Word Count Engine #

Question #

Implement a document scanning function wordCountEngine, which receives a string document and returns a list of all unique words in it and their number of occurrences, sorted by the number of occurrences in descending order.

If two or more words have the same count, they should be sorted according to their order in the original sentence. Assume that all letters are in the English alphabet.

Your function should be case-insensitive, so for instance, the words “Perfect” and “perfect” should be considered the same word.

The engine should strip out punctuation (even in the middle of a word) and use whitespaces to separate words.

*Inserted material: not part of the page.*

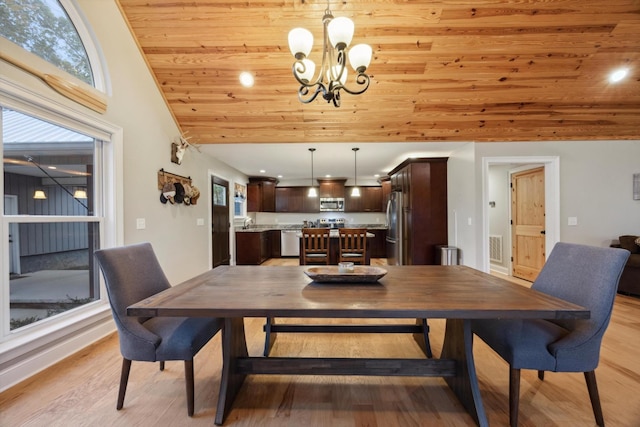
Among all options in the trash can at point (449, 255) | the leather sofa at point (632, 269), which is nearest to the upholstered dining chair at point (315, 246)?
the trash can at point (449, 255)

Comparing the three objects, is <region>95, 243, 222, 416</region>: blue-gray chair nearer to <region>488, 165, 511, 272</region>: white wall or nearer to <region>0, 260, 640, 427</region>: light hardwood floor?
<region>0, 260, 640, 427</region>: light hardwood floor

Important: please convert the occurrence integers in the output list to strings (e.g. "3" instead of 3).

Example #

input:  document = "Practice makes perfect. you'll only
                    get Perfect by practice. just practice!"
output: [ ["practice", "3"], ["perfect", "2"],
          ["makes", "1"], ["youll", "1"], ["only", "1"],
          ["get", "1"], ["by", "1"], ["just", "1"] ]

Solution #

First, we split the document into words.

Then, we traverse the words array.

For every word, ignore the non-English alphabet, and make the word lowercase. Use an OrderedDict to store the occurrences.

Last, we can use the Bucket Sort algorithm to sort the result by occurrences.

Code #

from collections import OrderedDict

def solution(document):
    word_count = OrderedDict()
    raw_words = document.split()
    max_count = 0
    for word in raw_words:
        processed_word = ""
        for char in word:
            if char.isalpha():
                processed_word += char.lower()
        if processed_word in word_count:
            word_count[processed_word] += 1
            max_count = max(max_count, word_count[processed_word])
        else:
            word_count[processed_word] = 1

    # bucket sort
    buckets = [[] for i in range(max_count + 1)]
    for word, count in word_count.items():
        buckets[count].append(word)

    result = []
    for count in range(max_count, 0, -1):
        for word in buckets[count]:
            result.append([word, str(count)])
    return result


def main():
    assert solution(document='''Practice makes perfect. you'll only get Perfect by practice. just practice!''') == [
        ["practice", "3"], ["perfect", "2"],
        ["makes", "1"], ["youll", "1"], ["only", "1"],
        ["get", "1"], ["by", "1"], ["just", "1"]]


if __name__ == '__main__':
    main()

Time& Space Complexity #

Time Complexity: O(N)

Splitting words takes O(N), counting the occurrences takes O(N), And the Bucket Sort takes O(N)

Space Complexity: O(M)

OrderedDict’s length is equal to the different words number.